• Exercise prompt
Set down, character for character, everything in the records below from the line holding "S. P. Balasubramaniam Sai Mahadeva" down to the line holding "Novotel Creswick: Resort Escape 0", and no other line.

• Supplied data
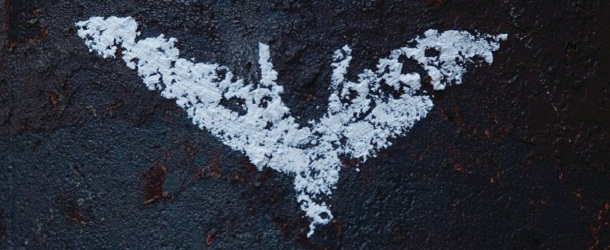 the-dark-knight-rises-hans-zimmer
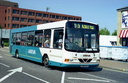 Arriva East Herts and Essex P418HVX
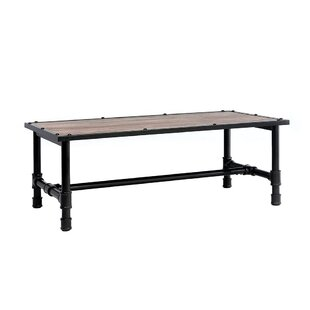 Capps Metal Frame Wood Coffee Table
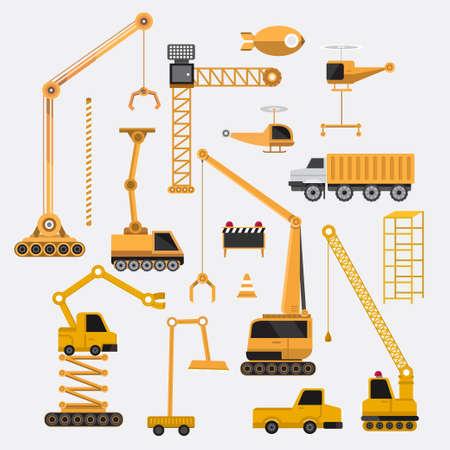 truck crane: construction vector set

---

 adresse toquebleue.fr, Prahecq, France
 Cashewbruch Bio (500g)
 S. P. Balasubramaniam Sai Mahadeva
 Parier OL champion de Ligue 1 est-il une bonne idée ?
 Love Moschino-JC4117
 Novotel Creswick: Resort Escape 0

• Final answer
 S. P. Balasubramaniam Sai Mahadeva
 Parier OL champion de Ligue 1 est-il une bonne idée ?
 Love Moschino-JC4117
 Novotel Creswick: Resort Escape 0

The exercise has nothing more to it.